Work to be completed.
Extract the data exactly, missing nothing.

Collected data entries
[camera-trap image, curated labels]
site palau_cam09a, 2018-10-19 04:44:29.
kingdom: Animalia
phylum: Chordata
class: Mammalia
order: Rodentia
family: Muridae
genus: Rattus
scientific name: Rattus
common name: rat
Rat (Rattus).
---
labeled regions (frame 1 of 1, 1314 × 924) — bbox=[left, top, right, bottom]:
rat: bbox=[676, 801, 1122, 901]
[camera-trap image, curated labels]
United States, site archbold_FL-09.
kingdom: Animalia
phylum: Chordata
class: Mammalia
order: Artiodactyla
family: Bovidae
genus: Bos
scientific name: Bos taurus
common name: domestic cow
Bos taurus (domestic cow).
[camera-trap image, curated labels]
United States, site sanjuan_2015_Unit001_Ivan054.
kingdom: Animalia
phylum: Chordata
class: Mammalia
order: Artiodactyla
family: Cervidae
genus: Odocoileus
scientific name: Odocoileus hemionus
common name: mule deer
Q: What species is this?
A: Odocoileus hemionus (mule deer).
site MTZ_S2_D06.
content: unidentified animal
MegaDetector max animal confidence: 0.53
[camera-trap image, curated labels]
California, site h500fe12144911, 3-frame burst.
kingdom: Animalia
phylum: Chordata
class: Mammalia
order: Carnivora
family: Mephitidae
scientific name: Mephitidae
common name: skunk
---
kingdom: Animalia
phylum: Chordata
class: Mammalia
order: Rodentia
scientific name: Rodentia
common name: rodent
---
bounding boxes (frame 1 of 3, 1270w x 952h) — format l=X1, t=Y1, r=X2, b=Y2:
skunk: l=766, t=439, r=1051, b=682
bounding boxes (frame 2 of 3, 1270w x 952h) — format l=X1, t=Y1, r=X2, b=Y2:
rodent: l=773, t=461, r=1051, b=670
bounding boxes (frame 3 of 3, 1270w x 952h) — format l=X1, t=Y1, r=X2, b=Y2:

Task answer.
[camera-trap image, curated labels]
site palau_cam09a, 2018-10-19 04:44:29.
kingdom: Animalia
phylum: Chordata
class: Mammalia
order: Rodentia
family: Muridae
genus: Rattus
scientific name: Rattus
common name: rat
Rat (Rattus).
---
labeled regions (frame 1 of 1, 1314 × 924) — bbox=[left, top, right, bottom]:
rat: bbox=[676, 801, 1122, 901]
[camera-trap image, curated labels]
United States, site archbold_FL-09.
kingdom: Animalia
phylum: Chordata
class: Mammalia
order: Artiodactyla
family: Bovidae
genus: Bos
scientific name: Bos taurus
common name: domestic cow
Bos taurus (domestic cow).
[camera-trap image, curated labels]
United States, site sanjuan_2015_Unit001_Ivan054.
kingdom: Animalia
phylum: Chordata
class: Mammalia
order: Artiodactyla
family: Cervidae
genus: Odocoileus
scientific name: Odocoileus hemionus
common name: mule deer
Q: What species is this?
A: Odocoileus hemionus (mule deer).
site MTZ_S2_D06.
content: unidentified animal
MegaDetector max animal confidence: 0.53
[camera-trap image, curated labels]
California, site h500fe12144911, 3-frame burst.
kingdom: Animalia
phylum: Chordata
class: Mammalia
order: Carnivora
family: Mephitidae
scientific name: Mephitidae
common name: skunk
---
kingdom: Animalia
phylum: Chordata
class: Mammalia
order: Rodentia
scientific name: Rodentia
common name: rodent
---
bounding boxes (frame 1 of 3, 1270w x 952h) — format l=X1, t=Y1, r=X2, b=Y2:
skunk: l=766, t=439, r=1051, b=682
bounding boxes (frame 2 of 3, 1270w x 952h) — format l=X1, t=Y1, r=X2, b=Y2:
rodent: l=773, t=461, r=1051, b=670
bounding boxes (frame 3 of 3, 1270w x 952h) — format l=X1, t=Y1, r=X2, b=Y2:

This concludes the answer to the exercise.